Moving the Green L&D agenda forward
Published by Bryan in Learning design · 30 October 2022
I have been heartened recently by reading LinkedIn posts talking about the increasing strength of Learning & Development in organisations, and of the recognition of the important role that L&D can play in promoting a green agenda.
However, at times like this my 40 years in the business weighs heavily with the memory of so many false dawns in my mind. So reflecting on the George Santayana aphorism that those who forget the past are condemned to repeat it, I thought that I would look briefly at the history of L&D to see what we need to do in order to break any possible cycles that may thwart this progress.
L&D as a discrete organisational activity only appeared in the 1950s, as a continuation of the Second World War mobilisation and the post-war economic boom. By the 1980s the concept of ‘Human Resources’ was well established in Western economies, and developed particularly strong roots in those countries which embraced neoliberal models of economic development. A neoliberal perspective sees everything as a financial marketplace, and human resources are no different: the concept of human capital emerged, and employees started to become seen as assets to be exploited. “People are our greatest asset” was a mantra in the 1990s but served to obscure the dehumanisation of the workforce. This was perhaps my first false dawn as I entered L&D consultancy as an enthusiastic 30-something.
The rise of Strategic Human Resource Management strengthened the central importance of the organisation and its needs in all L&D activities, and learning design and development became oriented towards making sure that everyone could carry out exactly what the organisation needed. However, with organisations desperate to succeed in an ever-more competitive marketplace where scant regard was paid to environmental and social sustainability, the needs and interests of employees and the wider society was ignored. L&D became focused on making sure that employees had the technical knowledge to do what the organisation needed them to do, and largely failed to take into consideration the hopes, fears and values of employees in the processes of learning design, development and delivery.

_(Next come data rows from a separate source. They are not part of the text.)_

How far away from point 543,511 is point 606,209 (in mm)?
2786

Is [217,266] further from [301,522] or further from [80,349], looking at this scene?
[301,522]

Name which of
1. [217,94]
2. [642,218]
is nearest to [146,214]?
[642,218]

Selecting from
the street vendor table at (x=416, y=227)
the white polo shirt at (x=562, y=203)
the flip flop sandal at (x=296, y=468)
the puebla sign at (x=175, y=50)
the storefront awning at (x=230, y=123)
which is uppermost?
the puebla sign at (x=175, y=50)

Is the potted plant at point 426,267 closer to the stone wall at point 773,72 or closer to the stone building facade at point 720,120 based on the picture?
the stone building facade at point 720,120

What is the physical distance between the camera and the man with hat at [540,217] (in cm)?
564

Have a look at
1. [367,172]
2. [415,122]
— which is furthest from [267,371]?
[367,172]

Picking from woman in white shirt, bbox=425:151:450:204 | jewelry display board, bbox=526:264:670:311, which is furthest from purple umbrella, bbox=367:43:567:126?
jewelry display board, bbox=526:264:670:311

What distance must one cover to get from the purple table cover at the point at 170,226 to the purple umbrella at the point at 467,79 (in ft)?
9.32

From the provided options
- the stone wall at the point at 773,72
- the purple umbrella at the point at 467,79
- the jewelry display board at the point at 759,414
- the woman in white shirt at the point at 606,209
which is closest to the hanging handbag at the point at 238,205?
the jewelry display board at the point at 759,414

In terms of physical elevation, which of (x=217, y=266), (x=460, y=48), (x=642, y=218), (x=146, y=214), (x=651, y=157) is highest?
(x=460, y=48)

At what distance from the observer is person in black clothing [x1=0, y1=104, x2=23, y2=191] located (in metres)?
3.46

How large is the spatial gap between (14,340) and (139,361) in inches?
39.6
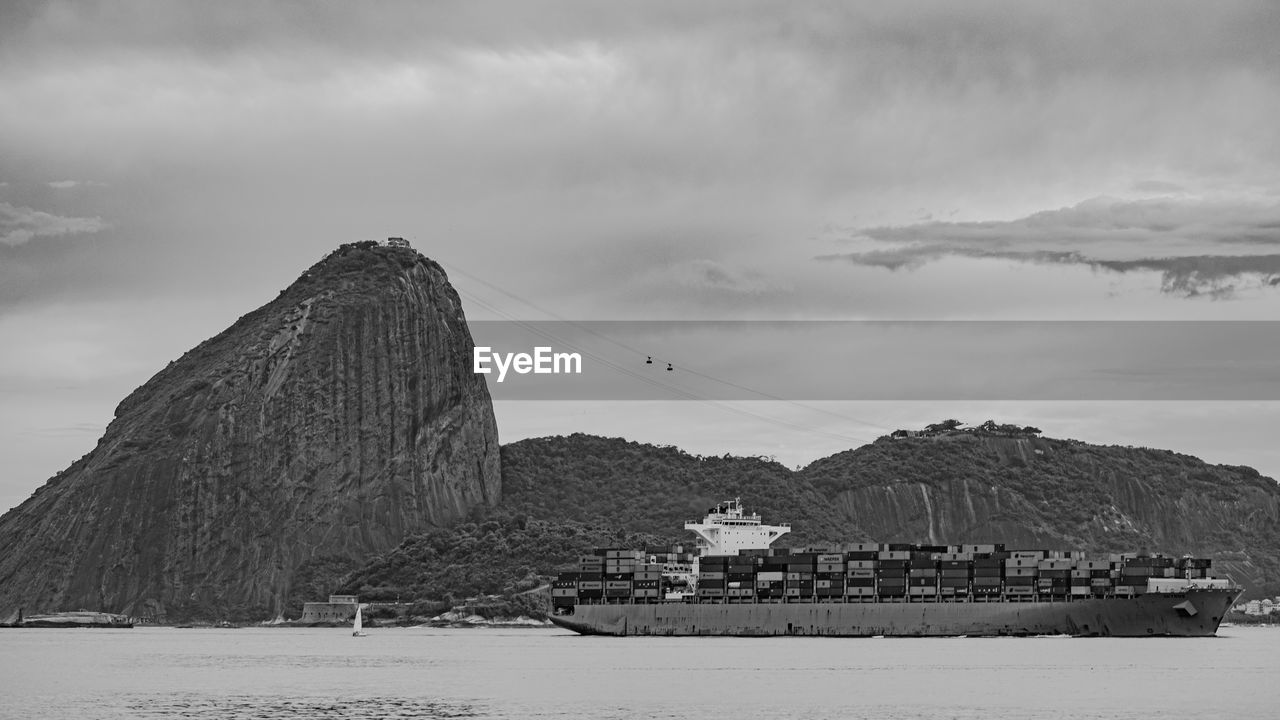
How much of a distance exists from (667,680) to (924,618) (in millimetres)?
67546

However, now in the 2020s the power of the me-obsessed baby boomers and the political economy they embraced is waning, and we are increasingly aware of the environmental damage and social instability that the late 20th century has wrought on all of us. Thankfully, many Millennials and those from succeeding generations are better educated and less self-obsessed than my generation has been, and they are throwing down the gauntlet for a more environmentally- and socially-aware L&D.
But the corporatist mindset and associated vested interests will resist change which threatens existing power structures. So my message is that green L&D needs to go beyond following a carefully-designed organisationally-limited sustainability agenda, using learning design tools crafted in a previous era to deliver just the corporate agenda, and to instead develop formal and informal learning programmes that will emancipate employees, will help them craft their organisation’s sustainability agenda and will help them contribute to organisational learning in a way that is personally meaningful and rewarding.
So I hope that by presenting this past as I remember it, readers will feel inspired to move forward in a way that challenges old orthodoxies and really does help to create a new future for L&D and our world.